A model gives an answer, checks it against the principles, and rewrites it

In the first stage, the model produces an answer, then is prompted to look back at it through the lens of the principles and ask whether it crossed any lines. If it did, it rewrites the answer to fix the problem while keeping what was useful. Do this across a huge range of prompts and you build a collection of improved, self corrected responses that the model then learns from.

The second stage replaces the human raters with the model itself acting as a judge. Given two possible answers, the model decides which one better fits the constitution, and those preferences train it to lean the right way automatically. Because the feedback comes from the model applying written principles rather than from people, the process scales in a way that pure human labelling never could.

The two training stages, self critique and learning from AI feedback

Why this is more than a cost saving

It would be easy to read this as just a cheaper way to do the same job, but the deeper appeal is transparency and control. When behaviour comes from a written constitution, you can point to the exact principle behind a refusal. You can revise a principle and retrain, rather than reassembling an army of reviewers. The values are a document you can inspect, not a black box of accumulated opinions.
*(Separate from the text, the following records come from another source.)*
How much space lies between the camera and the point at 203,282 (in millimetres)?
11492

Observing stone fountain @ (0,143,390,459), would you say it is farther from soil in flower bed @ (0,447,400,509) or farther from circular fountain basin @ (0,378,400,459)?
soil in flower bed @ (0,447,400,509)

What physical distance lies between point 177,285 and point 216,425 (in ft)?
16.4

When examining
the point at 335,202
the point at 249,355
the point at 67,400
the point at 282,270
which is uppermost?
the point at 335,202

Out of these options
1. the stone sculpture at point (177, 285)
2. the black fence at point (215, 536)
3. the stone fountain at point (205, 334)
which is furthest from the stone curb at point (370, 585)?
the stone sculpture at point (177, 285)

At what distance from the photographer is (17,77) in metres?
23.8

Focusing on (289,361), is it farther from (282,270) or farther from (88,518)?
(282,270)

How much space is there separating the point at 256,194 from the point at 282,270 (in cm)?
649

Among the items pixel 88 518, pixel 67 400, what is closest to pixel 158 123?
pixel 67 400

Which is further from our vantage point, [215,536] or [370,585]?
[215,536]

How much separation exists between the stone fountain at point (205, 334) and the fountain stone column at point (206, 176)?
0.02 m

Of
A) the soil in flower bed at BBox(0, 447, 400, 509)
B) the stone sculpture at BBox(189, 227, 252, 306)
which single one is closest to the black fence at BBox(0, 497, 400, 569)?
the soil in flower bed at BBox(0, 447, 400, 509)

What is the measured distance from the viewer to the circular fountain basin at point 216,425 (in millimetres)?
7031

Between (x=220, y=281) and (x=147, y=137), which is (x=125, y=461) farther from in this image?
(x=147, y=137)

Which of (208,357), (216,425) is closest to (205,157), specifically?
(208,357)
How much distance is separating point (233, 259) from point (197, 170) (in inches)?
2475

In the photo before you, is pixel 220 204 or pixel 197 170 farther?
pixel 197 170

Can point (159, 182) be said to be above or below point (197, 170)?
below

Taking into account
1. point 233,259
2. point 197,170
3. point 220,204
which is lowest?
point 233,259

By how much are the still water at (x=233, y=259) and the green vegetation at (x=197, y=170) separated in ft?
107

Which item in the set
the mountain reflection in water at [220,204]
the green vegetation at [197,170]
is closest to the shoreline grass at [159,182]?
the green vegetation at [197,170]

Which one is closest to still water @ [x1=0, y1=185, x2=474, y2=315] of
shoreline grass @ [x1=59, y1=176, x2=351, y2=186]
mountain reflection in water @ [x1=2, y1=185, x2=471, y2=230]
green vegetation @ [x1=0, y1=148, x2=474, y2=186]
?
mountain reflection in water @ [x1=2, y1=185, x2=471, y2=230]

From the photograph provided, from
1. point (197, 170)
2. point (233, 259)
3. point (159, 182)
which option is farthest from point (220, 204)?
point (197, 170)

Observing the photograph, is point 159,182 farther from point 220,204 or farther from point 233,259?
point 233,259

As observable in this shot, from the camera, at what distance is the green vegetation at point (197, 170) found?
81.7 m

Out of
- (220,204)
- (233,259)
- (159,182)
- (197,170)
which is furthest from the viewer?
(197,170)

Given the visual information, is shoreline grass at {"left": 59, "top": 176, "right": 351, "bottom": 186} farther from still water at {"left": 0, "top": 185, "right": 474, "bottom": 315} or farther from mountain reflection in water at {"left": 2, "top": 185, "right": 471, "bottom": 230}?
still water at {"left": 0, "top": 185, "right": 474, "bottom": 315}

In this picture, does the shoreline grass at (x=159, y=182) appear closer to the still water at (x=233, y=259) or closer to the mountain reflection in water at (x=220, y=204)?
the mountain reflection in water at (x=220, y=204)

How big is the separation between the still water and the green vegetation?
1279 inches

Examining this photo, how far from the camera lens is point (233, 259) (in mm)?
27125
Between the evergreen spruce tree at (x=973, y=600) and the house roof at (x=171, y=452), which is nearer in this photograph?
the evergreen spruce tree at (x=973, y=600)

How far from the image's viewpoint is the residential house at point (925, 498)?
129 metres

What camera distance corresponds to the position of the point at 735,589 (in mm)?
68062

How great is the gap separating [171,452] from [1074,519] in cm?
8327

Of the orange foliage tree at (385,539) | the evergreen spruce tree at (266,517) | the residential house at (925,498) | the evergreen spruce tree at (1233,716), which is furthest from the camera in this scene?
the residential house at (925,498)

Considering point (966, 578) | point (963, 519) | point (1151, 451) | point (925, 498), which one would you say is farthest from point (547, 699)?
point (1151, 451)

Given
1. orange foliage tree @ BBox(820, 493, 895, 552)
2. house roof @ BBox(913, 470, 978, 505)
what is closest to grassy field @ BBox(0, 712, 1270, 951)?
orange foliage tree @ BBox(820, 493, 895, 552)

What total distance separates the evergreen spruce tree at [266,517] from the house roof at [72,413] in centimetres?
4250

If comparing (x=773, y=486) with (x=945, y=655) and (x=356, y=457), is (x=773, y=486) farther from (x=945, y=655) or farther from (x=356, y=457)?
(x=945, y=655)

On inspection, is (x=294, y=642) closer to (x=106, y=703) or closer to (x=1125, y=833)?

It also aims at a specific failure mode. Models trained only to avoid harm can become timid, refusing perfectly reasonable requests out of caution. A constitution can explicitly say be helpful and only refuse when there is genuine risk, which pushes the model toward being useful and safe at the same time, instead of trading one for the other.

The honest limits

None of this makes a model perfectly safe, and it is worth being clear about that. The constitution is written by people, so it carries their blind spots and choices. A model can still misread a principle, or be talked around it by a cleverly worded prompt. Deciding which values belong in the document at all is a hard, contested question that no clever training loop resolves.

What Constitutional AI offers is not a finished solution but a better handle on the problem. It turns a fuzzy goal, make the AI behave, into something more concrete, write down what behaving means and train the model to hold itself to it. In a field where so much feels opaque, moving the values out into the open and letting the model reason about them is a genuinely useful step, and it is a big part of what sits behind the Claude you talk to.